LongSpeech: A Scalable Benchmark for Transcription, Translation and Understanding in Long Speech
Fei Yang, Xuanfan Ni, Renyi Yang, Jiahui Geng, Qing Li, Chenyang Lyu, Yichao Du, Longyue Wang, Weihua Luo, Kaifu Zhang
TL;DR
LongSpeech addresses the gap between short-form benchmarks and real-world long-form audio tasks by introducing a large-scale, multi-task benchmark with over 100k segments (~10 minutes each) and eight tasks including ASR, translation, summarization, and temporal reasoning. It provides a reproducible data construction pipeline from diverse public sources and unified train/dev/test splits totaling 142,200/30,100/30,100 examples, enabling robust evaluation of long-form audio-language models. Baseline experiments reveal pronounced gaps and model specialization, with higher-level tasks such as temporal localization and summarization proving particularly challenging. By releasing this benchmark to the community, the work aims to catalyze the development of robust, discourse-aware models capable of maintaining context and reasoning over extended audio.
Abstract
Recent advances in audio-language models have demonstrated remarkable success on short, segment-level speech tasks. However, real-world applications such as meeting transcription, spoken document understanding, and conversational analysis require robust models capable of processing and reasoning over long-form audio. In this work, we present LongSpeech, a large-scale and scalable benchmark specifically designed to evaluate and advance the capabilities of speech models on long-duration audio. LongSpeech comprises over 100,000 speech segments, each approximately 10 minutes long, with rich annotations for ASR, speech translation, summarization, language detection, speaker counting, content separation, and question answering.

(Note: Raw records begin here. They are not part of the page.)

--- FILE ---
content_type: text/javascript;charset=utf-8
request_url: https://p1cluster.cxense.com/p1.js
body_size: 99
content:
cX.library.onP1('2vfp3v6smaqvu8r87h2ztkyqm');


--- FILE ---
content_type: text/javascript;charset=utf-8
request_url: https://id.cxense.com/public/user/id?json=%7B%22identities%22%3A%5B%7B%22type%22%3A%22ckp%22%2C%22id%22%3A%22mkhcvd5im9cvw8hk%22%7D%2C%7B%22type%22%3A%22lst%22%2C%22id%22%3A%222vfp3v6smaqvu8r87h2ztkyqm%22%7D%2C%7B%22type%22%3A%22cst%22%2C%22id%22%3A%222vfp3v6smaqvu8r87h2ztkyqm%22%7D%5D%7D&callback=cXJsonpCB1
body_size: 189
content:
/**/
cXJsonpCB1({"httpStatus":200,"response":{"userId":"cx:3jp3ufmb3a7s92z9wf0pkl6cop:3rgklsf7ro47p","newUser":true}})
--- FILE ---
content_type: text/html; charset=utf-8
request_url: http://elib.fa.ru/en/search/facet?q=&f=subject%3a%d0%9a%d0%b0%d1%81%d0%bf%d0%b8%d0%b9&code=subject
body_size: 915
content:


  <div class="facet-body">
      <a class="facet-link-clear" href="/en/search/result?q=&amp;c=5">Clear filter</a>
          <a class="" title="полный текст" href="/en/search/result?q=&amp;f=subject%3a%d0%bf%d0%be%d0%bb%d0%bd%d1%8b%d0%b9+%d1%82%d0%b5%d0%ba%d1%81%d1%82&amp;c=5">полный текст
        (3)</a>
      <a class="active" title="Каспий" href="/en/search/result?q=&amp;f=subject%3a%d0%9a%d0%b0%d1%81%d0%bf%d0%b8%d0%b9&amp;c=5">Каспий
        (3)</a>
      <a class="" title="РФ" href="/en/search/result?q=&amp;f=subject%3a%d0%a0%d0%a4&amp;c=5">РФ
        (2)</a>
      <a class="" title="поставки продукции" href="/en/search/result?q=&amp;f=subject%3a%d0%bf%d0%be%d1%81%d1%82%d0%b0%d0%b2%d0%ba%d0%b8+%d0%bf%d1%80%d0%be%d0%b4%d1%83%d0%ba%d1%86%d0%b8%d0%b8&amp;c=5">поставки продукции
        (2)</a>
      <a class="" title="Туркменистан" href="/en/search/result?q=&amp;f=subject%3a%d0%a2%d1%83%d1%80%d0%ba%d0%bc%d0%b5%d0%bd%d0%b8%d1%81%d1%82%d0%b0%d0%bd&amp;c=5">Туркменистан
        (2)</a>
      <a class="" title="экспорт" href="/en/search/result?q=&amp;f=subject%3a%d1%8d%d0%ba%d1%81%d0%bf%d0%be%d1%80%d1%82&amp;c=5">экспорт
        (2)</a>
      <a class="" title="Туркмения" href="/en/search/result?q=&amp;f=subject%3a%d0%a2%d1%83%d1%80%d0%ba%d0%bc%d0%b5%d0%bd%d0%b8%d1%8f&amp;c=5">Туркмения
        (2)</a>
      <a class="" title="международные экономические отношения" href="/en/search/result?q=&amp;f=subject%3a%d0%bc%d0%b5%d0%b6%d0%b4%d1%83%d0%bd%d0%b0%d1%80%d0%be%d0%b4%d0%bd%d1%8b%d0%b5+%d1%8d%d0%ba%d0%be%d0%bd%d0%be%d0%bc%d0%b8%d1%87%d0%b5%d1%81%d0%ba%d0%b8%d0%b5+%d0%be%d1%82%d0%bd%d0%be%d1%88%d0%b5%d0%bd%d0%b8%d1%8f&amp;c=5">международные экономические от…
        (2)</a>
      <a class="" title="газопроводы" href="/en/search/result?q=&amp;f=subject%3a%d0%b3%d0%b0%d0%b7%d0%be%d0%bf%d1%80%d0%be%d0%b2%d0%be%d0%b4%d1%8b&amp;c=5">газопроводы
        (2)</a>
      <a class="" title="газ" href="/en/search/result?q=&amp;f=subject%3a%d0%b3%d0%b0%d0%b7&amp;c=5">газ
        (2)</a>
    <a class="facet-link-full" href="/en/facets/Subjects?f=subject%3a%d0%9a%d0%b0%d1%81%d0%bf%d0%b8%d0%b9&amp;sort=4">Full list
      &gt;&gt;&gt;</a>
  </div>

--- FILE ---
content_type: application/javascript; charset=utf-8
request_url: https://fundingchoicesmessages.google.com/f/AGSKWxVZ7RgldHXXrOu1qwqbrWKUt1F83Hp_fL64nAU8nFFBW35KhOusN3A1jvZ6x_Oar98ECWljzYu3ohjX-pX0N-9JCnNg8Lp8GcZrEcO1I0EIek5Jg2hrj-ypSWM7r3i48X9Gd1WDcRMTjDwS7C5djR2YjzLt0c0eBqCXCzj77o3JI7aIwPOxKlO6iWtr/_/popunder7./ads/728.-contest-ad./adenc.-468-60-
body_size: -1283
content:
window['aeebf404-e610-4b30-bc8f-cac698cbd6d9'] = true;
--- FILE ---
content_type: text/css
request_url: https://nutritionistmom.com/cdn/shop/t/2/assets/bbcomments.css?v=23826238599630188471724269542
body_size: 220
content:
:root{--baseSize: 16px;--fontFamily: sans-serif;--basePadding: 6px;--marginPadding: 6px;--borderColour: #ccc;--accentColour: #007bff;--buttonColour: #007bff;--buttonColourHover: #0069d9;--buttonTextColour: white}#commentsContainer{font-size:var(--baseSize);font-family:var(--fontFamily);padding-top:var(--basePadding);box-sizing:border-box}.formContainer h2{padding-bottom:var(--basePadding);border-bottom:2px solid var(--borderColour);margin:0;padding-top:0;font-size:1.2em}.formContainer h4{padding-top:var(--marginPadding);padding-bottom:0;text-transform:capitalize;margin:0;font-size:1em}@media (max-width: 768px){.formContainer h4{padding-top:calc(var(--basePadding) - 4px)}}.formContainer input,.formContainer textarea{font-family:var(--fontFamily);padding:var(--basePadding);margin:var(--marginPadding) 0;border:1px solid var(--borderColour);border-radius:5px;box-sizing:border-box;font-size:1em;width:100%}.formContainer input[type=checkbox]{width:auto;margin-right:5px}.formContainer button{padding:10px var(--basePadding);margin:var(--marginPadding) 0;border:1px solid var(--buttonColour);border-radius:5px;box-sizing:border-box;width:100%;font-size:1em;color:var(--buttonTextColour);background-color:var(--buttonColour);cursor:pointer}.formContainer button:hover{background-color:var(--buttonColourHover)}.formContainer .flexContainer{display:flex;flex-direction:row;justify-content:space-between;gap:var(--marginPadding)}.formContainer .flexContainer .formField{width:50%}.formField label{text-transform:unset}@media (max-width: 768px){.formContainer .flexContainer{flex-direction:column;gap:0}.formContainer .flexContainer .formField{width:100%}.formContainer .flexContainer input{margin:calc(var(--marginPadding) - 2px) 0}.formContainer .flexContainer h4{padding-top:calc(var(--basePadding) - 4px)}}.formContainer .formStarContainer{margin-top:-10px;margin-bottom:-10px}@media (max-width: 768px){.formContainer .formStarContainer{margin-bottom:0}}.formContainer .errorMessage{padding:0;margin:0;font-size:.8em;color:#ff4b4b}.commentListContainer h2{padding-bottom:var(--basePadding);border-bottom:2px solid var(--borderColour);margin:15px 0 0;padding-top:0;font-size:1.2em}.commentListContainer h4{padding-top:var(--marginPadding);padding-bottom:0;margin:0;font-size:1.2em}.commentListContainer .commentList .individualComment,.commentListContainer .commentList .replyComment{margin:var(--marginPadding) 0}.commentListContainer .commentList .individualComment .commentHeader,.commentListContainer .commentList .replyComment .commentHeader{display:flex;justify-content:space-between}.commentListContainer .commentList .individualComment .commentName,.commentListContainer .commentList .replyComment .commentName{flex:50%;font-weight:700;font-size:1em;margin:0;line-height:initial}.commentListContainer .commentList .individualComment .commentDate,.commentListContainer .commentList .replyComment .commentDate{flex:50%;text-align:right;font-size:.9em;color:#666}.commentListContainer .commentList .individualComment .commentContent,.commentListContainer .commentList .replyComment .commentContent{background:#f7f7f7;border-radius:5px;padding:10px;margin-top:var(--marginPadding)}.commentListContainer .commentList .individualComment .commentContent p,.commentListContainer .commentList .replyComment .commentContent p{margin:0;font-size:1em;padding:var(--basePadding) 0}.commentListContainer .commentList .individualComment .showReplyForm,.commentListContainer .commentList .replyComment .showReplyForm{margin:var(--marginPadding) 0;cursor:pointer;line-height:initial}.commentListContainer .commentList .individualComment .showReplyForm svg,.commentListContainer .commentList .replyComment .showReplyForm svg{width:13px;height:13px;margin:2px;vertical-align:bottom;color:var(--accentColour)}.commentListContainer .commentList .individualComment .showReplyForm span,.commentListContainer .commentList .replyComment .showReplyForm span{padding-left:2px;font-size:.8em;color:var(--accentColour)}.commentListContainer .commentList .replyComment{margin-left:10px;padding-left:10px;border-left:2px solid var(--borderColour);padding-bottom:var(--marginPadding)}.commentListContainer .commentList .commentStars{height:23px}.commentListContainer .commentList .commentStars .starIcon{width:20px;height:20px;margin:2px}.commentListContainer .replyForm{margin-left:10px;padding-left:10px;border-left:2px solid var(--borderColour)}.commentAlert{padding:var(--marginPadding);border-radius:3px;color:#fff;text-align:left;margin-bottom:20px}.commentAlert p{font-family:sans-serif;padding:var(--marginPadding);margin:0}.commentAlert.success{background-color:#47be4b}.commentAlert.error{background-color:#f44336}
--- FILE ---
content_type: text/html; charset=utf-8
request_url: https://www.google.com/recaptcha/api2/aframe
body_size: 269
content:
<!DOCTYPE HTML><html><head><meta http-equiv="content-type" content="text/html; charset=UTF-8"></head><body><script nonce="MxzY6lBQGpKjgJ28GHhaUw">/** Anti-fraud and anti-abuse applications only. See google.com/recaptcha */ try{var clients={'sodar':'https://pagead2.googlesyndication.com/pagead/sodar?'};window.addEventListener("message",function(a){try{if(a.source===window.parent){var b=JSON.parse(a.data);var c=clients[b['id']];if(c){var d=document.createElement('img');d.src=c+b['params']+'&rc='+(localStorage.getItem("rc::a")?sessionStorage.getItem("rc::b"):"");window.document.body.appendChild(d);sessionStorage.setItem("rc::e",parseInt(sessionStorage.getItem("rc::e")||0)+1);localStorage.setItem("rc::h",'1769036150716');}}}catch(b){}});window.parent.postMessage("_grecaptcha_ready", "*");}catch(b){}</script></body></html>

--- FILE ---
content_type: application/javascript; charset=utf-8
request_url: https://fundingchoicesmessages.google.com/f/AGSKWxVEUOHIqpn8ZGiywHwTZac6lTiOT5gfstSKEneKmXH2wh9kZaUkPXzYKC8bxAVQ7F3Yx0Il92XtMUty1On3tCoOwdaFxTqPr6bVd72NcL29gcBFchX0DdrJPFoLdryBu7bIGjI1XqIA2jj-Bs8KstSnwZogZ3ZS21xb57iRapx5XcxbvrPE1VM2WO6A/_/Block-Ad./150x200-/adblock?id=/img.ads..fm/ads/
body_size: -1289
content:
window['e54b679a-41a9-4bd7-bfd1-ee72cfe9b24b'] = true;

We introduce a reproducible pipeline for constructing long-form speech benchmarks from diverse sources, enabling future extensions. Our initial experiments with state-of-the-art models reveal significant performance gaps, with models often specializing in one task at the expense of others and struggling with higher-level reasoning. These findings underscore the challenging nature of our benchmark. Our benchmark will be made publicly available to the research community.